In the past few weeks, there has been a “spillover” into urban areas, with AAG encouraged invasions, usually by violent youths, of commercial and residential properties, especially so in central Bulawayo.  Similarly, demands are being made that shares in companies now be “sold” (at notional, nominal values) to indigenous Zimbabweans, more often than not being persons holding offices in the AAG.  Compounding that, the Bulawayo Metropolitan province resident minister, Cain Mathema, the Bulawayo Branch of AAG secretary, Rtd Major Malaba, and the chairman of the Bulawayo United Residents Association have publicly demanded transfer of shares in companies, having wage payment arrears to those companies’ workers.  In making such demands, they have relied upon non-factual contentions of some self-appointed worker representatives, aided and supported by ZFTU and by ill-informed, sensationalistic media reports which disregard fact and realities.  They further ignore that a transfer of shares is of no benefit to the workers if those workers are unable to fully capitalise the companies in order to fund viable operations.

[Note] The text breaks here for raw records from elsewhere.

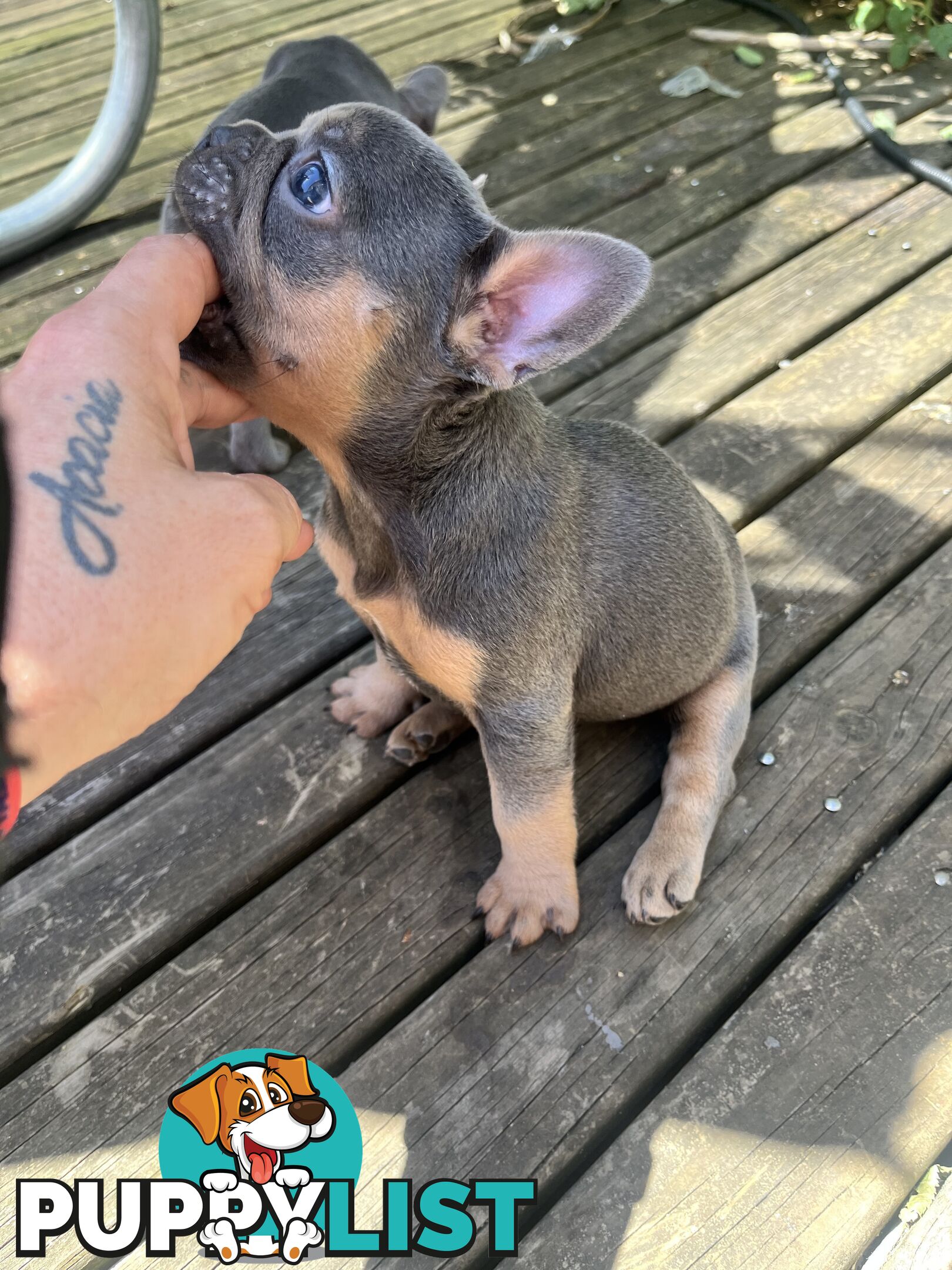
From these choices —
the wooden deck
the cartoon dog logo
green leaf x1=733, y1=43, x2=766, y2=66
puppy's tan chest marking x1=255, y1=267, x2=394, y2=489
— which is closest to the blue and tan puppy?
puppy's tan chest marking x1=255, y1=267, x2=394, y2=489

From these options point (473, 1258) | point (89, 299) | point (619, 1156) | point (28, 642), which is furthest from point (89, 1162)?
point (89, 299)

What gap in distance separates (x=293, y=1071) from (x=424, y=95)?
190 inches

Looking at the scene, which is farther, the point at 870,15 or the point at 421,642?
the point at 870,15

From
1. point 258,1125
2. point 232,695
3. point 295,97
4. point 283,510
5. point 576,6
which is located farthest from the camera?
point 576,6

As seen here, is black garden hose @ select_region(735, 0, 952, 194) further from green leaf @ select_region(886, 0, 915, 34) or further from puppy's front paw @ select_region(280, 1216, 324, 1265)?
puppy's front paw @ select_region(280, 1216, 324, 1265)

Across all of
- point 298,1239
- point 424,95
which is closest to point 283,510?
point 298,1239

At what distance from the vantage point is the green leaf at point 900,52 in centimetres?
670

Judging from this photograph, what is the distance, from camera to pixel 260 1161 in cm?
244

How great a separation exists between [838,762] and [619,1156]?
1.48m

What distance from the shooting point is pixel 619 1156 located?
245cm

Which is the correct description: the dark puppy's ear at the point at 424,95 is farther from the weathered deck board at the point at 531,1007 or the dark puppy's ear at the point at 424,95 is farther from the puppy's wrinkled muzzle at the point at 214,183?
the weathered deck board at the point at 531,1007

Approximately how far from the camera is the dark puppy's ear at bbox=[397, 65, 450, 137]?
507cm

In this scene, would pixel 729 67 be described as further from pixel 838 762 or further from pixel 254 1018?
pixel 254 1018

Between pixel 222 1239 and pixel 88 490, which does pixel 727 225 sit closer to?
pixel 88 490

These “invasion” actions of farms and properties, and these aggressive pursuits of business-ownership transfer to activists and to persons devoid of capital and resources, are exacerbating the reversal of the much-needed economic recovery which had been commenced in 2009.  They are yet again deterring foreign investment, as well as the domestic investment required for the revitalisation and expansion of businesses.  They are similarly motivating international financiers once again not to extend to Zimbabwe the lines of credit so desperately needed to assure adequacy of money supply in the money market, and from that market to commerce and Industry.

Not only do the activists need to “think again” (or, perhaps, think for the first time), but government and those in its hierarchy, the AAG, ZFTU, War Veterans, Bura and other like-minded  civil society entities need to realise that they are doing Zimbabwe, its people and themselves a great disservice, and instead should be working effectively towards real economic recovery.  Concurrently, compliance with law, and with preservation of human rights, must be ensured by government and by its law enforcement authorities.